Based on free android apps frequency table, we can see that tools and entertainment are most common genres for Google Play store as well.
Combining both markets tables, we can say that tools and entertainment genres should be in our mind when creating a new app. However, these tables do not take into account the number of users for each genre. For this purpose, we will need to add more insights based on the number of users for genres.

In [0]:
# sort_dictionary for our dictionary
def sort_dict(table):
    table_display = []
    for key in table:
        key_val_as_tuple = (table[key], key)
        table_display.append(key_val_as_tuple)

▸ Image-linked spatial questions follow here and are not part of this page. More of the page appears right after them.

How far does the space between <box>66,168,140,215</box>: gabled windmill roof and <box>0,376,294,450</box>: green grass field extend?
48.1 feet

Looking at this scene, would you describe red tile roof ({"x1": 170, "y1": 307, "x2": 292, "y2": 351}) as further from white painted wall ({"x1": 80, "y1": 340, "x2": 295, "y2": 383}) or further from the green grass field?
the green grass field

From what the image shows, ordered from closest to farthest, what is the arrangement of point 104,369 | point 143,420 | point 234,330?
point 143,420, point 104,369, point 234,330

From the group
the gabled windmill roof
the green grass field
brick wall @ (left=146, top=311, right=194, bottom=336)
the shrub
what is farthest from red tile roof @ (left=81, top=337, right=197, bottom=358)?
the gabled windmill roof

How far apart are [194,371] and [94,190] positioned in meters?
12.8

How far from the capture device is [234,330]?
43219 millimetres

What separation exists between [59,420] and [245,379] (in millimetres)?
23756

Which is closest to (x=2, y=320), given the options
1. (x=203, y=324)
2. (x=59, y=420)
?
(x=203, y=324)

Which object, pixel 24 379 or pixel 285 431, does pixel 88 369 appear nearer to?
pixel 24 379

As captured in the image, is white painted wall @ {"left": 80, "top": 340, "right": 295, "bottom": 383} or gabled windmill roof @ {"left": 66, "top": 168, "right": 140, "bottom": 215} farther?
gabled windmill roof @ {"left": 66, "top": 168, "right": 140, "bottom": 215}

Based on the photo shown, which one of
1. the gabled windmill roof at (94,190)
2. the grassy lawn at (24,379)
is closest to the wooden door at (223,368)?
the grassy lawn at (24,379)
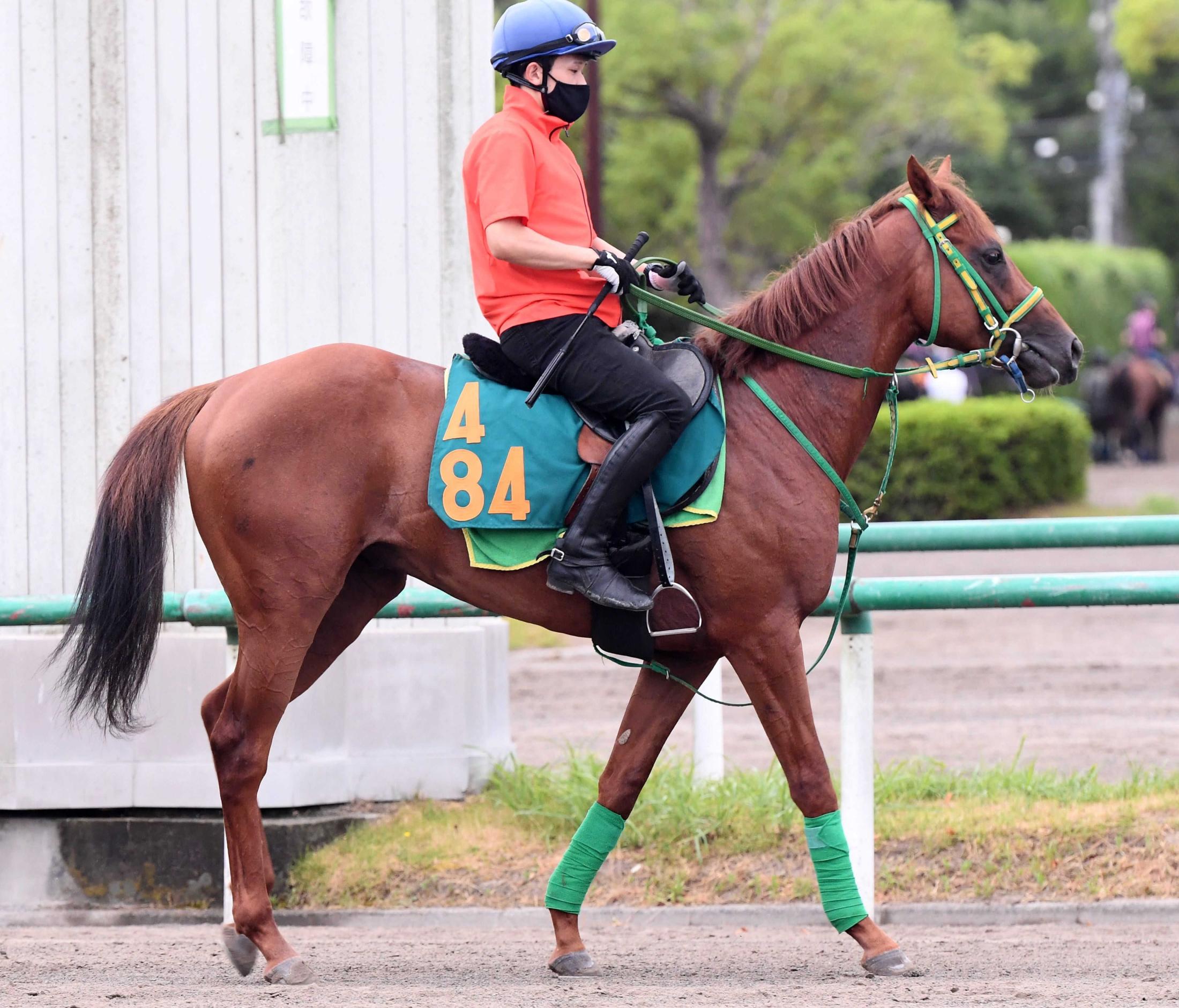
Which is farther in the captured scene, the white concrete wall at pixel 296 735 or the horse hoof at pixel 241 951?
the white concrete wall at pixel 296 735

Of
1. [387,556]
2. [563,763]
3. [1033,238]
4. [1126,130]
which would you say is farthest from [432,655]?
[1126,130]

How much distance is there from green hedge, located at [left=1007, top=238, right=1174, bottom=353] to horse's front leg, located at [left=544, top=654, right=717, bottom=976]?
82.2 ft

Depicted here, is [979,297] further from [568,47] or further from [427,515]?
[427,515]

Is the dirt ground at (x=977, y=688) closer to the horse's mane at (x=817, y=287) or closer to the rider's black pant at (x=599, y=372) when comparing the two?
the horse's mane at (x=817, y=287)

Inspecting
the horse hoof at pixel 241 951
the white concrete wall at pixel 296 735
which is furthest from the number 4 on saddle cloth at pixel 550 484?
the white concrete wall at pixel 296 735

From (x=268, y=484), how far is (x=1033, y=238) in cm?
4726

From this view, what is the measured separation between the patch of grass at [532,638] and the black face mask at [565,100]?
739cm

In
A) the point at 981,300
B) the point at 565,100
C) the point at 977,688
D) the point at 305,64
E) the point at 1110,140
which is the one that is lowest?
the point at 977,688

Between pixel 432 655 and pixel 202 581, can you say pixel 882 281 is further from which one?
pixel 202 581

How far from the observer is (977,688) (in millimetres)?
9992

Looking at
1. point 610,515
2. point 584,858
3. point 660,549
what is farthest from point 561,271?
point 584,858

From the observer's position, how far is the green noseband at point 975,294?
192 inches

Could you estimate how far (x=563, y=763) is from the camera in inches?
267

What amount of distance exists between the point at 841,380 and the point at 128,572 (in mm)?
2316
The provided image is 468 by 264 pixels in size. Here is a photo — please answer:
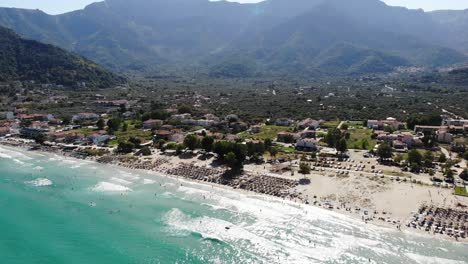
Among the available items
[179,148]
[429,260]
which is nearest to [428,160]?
[429,260]

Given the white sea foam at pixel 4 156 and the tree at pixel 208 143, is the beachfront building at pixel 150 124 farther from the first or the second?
the white sea foam at pixel 4 156

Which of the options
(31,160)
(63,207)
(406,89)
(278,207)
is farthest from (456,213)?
(406,89)

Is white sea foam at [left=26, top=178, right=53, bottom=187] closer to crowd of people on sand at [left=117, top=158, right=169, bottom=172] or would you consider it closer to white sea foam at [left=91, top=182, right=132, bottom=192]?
white sea foam at [left=91, top=182, right=132, bottom=192]

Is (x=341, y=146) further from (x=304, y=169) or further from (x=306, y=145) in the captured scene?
(x=304, y=169)

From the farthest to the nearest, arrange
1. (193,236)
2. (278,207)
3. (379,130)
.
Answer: (379,130), (278,207), (193,236)

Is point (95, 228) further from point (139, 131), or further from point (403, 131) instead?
point (403, 131)

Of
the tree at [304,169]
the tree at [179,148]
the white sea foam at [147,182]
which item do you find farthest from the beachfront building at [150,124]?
the tree at [304,169]
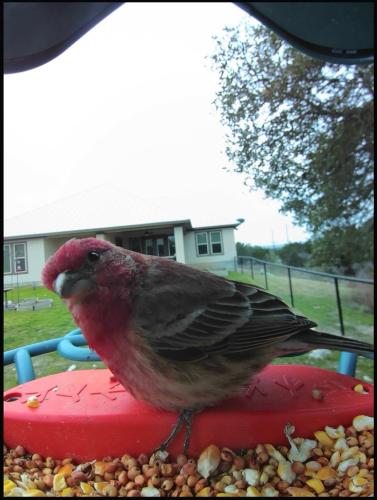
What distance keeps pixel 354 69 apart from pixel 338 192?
18.3 inches

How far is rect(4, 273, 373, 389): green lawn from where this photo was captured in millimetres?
1133

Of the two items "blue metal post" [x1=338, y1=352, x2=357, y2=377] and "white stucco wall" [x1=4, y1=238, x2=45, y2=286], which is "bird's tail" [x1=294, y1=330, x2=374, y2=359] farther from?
"white stucco wall" [x1=4, y1=238, x2=45, y2=286]

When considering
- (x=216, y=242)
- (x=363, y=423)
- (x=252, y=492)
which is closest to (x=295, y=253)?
(x=216, y=242)

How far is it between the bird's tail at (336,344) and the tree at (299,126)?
0.58 meters

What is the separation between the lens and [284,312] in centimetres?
107

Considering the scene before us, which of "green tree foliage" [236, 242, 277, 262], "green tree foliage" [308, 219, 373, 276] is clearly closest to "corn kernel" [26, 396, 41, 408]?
"green tree foliage" [236, 242, 277, 262]

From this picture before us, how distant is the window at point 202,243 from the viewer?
136 cm

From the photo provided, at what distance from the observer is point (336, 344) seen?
1.00m

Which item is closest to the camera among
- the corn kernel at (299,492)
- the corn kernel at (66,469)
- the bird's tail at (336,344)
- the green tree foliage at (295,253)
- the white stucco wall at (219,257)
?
the corn kernel at (299,492)

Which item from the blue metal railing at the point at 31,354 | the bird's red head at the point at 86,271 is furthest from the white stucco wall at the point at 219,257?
the blue metal railing at the point at 31,354

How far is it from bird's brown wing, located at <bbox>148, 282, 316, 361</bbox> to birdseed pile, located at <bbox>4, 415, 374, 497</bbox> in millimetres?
232

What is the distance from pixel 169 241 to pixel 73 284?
545mm

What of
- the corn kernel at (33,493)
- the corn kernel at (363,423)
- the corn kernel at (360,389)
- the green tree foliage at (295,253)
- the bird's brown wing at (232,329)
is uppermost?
the green tree foliage at (295,253)

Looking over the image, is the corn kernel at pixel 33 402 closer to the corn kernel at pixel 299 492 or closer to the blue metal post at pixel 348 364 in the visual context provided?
the corn kernel at pixel 299 492
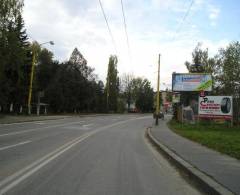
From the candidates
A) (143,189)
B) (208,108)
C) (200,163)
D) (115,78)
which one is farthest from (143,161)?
(115,78)

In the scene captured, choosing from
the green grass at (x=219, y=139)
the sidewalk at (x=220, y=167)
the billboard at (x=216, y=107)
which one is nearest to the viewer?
the sidewalk at (x=220, y=167)

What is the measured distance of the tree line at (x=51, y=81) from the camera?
47.2m

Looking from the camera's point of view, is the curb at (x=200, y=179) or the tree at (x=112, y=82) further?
the tree at (x=112, y=82)

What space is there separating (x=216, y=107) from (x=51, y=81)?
45944mm

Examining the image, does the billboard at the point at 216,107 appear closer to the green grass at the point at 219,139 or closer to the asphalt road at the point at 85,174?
the green grass at the point at 219,139

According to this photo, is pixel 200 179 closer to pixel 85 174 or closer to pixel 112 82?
pixel 85 174

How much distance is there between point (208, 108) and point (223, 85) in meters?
20.4

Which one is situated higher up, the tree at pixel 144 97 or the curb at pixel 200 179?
the tree at pixel 144 97

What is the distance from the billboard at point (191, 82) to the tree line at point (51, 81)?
18.8m

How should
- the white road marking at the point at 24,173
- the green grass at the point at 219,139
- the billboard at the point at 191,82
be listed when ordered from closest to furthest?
1. the white road marking at the point at 24,173
2. the green grass at the point at 219,139
3. the billboard at the point at 191,82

    table_sorted = sorted(table_display, reverse = True)
    for entry in table_sorted:
        if entry[0]>20:
            print(entry[1], ':', entry[0])

In [0]:
def avg_users(table, index, installs): # table is dataset, index is the location of genres column, 
                                       # installs is the count of installations/users.
    os_genres = freq_table(table, index)
    os_avg_usr = {}
    for genre in os_genres:
        total = 0
        len_genre = 0
        for app in table:
            genre_app = app[index]
            if genre_app == genre:
                if '+' in app[installs]:
                    users = app[installs]
                    users = users.replace('+', '')
                    users = users.replace(',','')
                    users = float(users)
                else:
                    users = float(app[installs])
                total += users
                len_genre += 1
        avg_users = total/len_genre
        os_avg_usr[genre]=round(avg_users)
    sort_dict(os_avg_usr)

In [0]:
avg_users(free_ios, 11, 5)

Navigation : 86090
Reference : 74942
Social Networking : 71548
Music : 57327
Weather : 52280
Book : 39758
Food & Drink : 33334
Finance : 31468
Photo & Video : 28442
Travel : 28244
Shopping : 26920
Health & Fitness : 23298
Sports : 23009
Games : 22789
News : 21248
Productivity : 21028
Utilities : 18684
Lifestyle : 16486
Entertainment : 14030
Business : 7491
Education : 7004
Catalogs : 4004
Medical : 612


The average number of users for each genre for iOS apps shown above. Navigation genre has the highest number of users and the runner-up is reference genre.

In [0]:
avg_users(free_andr, 1, 5)

COMMUNICATION : 35153714
VIDEO_PLAYERS : 24121489
SOCIAL : 22961790
PHOTOGRAPHY : 16636241
PRODUCTIVITY : 15530942
GAME : 14256218
TRAVEL_AND_LOCAL : 13218663
ENTERTAINMENT : 11375402
TOOLS : 9785955
NEWS_AND_MAGAZINES : 9472807
BOOKS_AND_REFERENCE : 7641778
SHOPPING : 6966909
WEATHER : 4570893
PERSONALIZATION : 4086652
HEALTH_AND_FITNESS : 3972300
MAPS_AND_NAVIGATION : 3900635
SPORTS : 3373768
FAMILY : 3345019
FOOD_AND_DRINK : 1891060
ART_AND_DESIGN : 1887285
EDUCATION : 1782566
BUSINESS : 1663759
LIFESTYLE : 1369955
HOUSE_AND_HOME : 1331541
FINANCE : 1319851
DATING : 828971
COMICS : 817657
AUTO_AND_VEHICLES : 632501
LIBRARIES_AND_DEMO : 630904
PARENTING : 525352
BEAUTY : 513152
EVENTS : 249581
MEDICAL : 96944


The average number of users for Android app genres is shown above. Communication genre has the highest number of average users. This includes messengers and other texting/calling apps. We recommend that our company should also create an app in communication category.